Our taxes tell a story. I sit on the floor of our bedroom crying over receipts for groceries up at the cottage or beers at a friend’s show. I hold each of his shirts in my arms and bury my face in them one last time. I felt his heart beat through this shirt. I pulled this shirt off of him as we laughed together and kissed. I watched his face grimace with pain as we struggled to get this shirt over his shoulders when the cancer was in his spine.

They smell like him. They smell like us. Like our togetherness. I will remember this smell for eternity. I have known this smell since forever.

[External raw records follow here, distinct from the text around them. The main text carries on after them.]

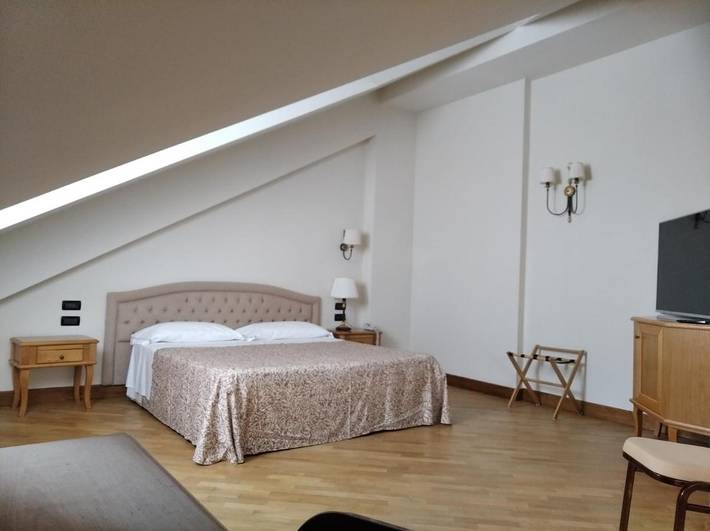 Hôtel pour 4 personnes, avec jardin et piscine à Taurianova - 2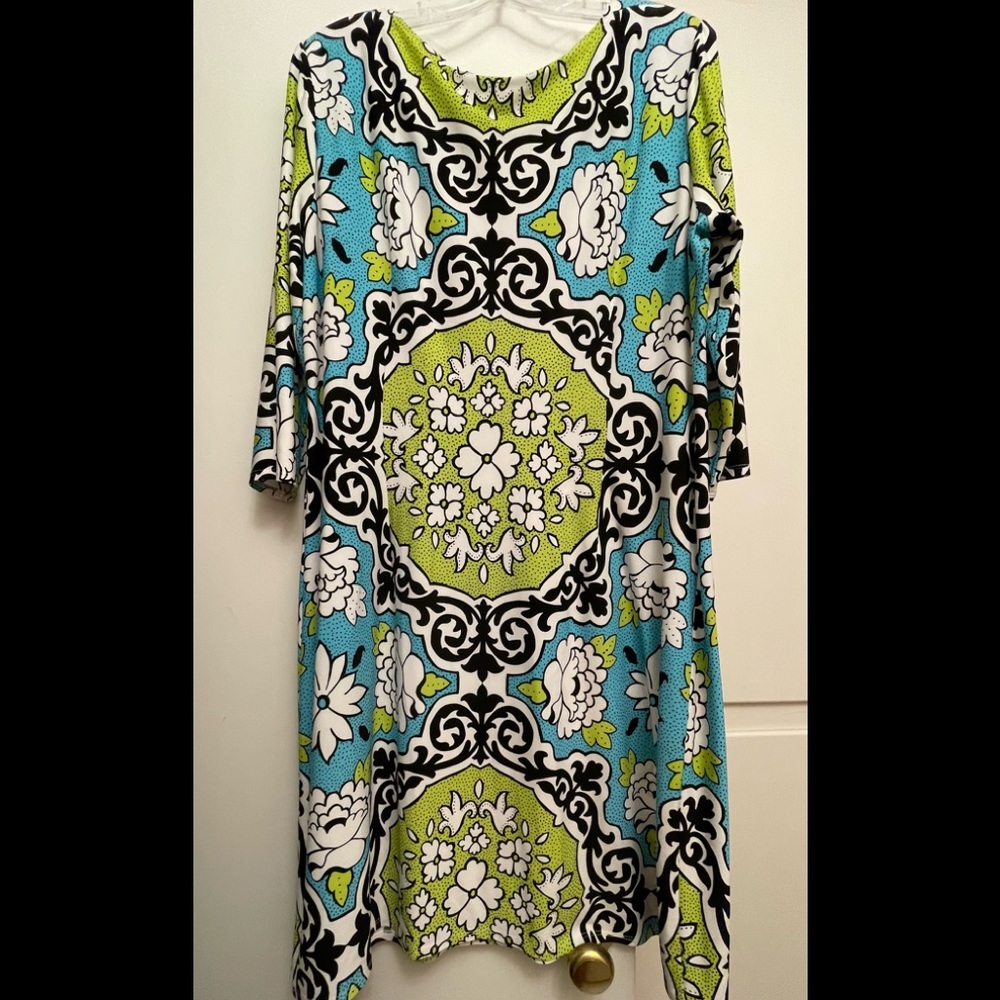 Beautiful and brightly colored dress! It is turquoise, lime green, white & black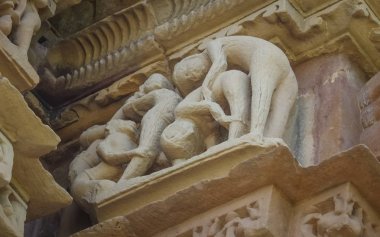 erotik bas Rölyef hindu Tapınağı khajuraho, Hindistan'ın taş oyma. UNESCO Dünya Mirası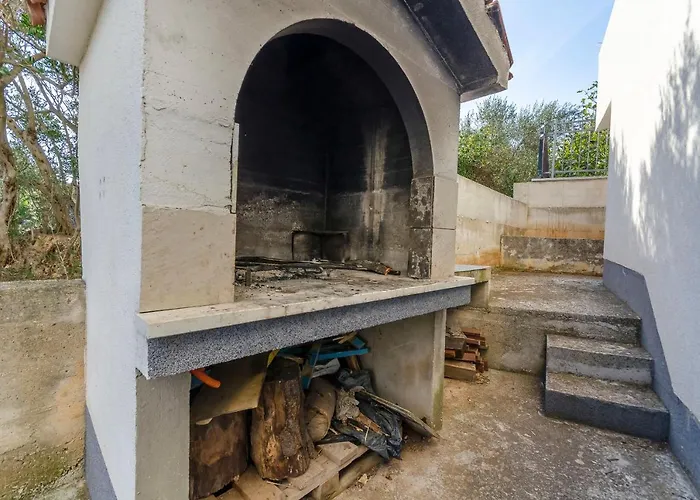 Tomislav Διαμέρισμα *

I listen to Fleetwood Mac’s “Rumours” and dance in my underwear, just as we did the first time I brought him up to my cottage. I close my eyes and I’m back there, freshly in love, rediscovering my soul mate, in bliss. I open them and Bri’s clothes are scattered all over our bedroom floor and I am alone.

I weave in and out of two worlds, the physical and the elsewhere, that place where I find Bri now. Here and there. Together and apart. But I must always come back here. My body stubbornly continues to function, despite often running low on food and sleep and being starved for physical connection.

These things that I touch are evidence of a life I loved. Shared laughter, secret words, rituals, food, a scent. I will honour that life for as long as I live. I will honour that life, as I build up another.